Thursday, July 17, 2003

Supplement seller grilled in court

By Casey Laughman
The Associated Press

COLUMBUS - A poultry researcher and her doctor business partner did not claim their company's powdered egg yolks sold as an immune system booster were a drug, the doctor said Wednesday.

At the partners' trial, plastic surgeon Mitchell Kaminski testified that the eggs were never tested as a drug in a formal study, which would have required approval from the federal government. The eggs had been marketed as a food supplement, he said.

Federal prosecutors say Kaminski, of Niles, Ill., and Marilyn Coleman, of Richwood, falsely told people that their product had federal approval and could help the immune system. A federal grand jury indicted the pair and their company, OvImmune Inc., on 23 counts last August, including conspiracy to commit mail fraud and distribution of an unapproved and misbranded drug with intent to defraud.

Coleman said Wednesday during a break in testimony at U.S. District Court that she did not plan to testify. Lawyers said they expected closing arguments today.

Prosecutor Deborah Solove questioned Kaminski about a written statement by him that the eggs helped a man overcome his tuberculosis and regain his appetite. Kaminski said the claim was about one case, which did not amount to a study.

"Speaking as someone who does studies, one of anything is next to nothing," he said.

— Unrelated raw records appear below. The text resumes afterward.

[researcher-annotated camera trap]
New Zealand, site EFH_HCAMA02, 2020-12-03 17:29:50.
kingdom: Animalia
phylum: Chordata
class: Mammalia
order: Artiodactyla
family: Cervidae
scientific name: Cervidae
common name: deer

Kaminski said he should not have included the isolated case in information about the eggs, which came from chickens injected with antibodies.

"We stretched it a bit," he said. "The patient went on to gain 30 pounds and did quite well. I probably shouldn't have put that in there, but scientifically it's a curiosity."

By law, a food supplement becomes a drug when it is advertised as treating a disease and must go through the rigorous drug approval process.

Kaminski said his role in OvImmune Inc. was ceremonial and he did not draw a salary. When shown a check for $10,000 from OvImmune to him, Kaminski said it was for expenses.

Solove has said the defendants told people the egg powders could cure and prevent disease, including treating yeast infections, autism, cancer, chronic fatigue syndrome and AIDS.

Cassandra Lira testified Wednesday that she bought some egg powder from Coleman and it helped improve the memory and responsiveness of her husband who had Alzheimer's disease.

"I could go to the store, and he would remember where I was," Lira said. "I could go out back to the garden, and he would recall where I was."

His memory worsened when he stopped using the egg powder, Lira said. The Food and Drug Administration ordered OvImmune to stop selling the powder last year.

The indictment charges Coleman with selling plastic bags of the pale yellow powder to undercover officers. One bought $200 worth for his rheumatoid arthritis and the other $25 worth to treat his wife's toenail fungus.

Coleman, 57, and Kaminski formed OvImmune in 1993. She has said she sought legal advice from the FDA on what she needed to do legally to market her product. After receiving no response, she relied on a 1998 letter from the U.S. Department of Agriculture that the egg powder was a nutritional supplement, not a drug.

She started researching egg antibodies while an assistant professor of poultry science at Ohio State University from 1977 to 1982.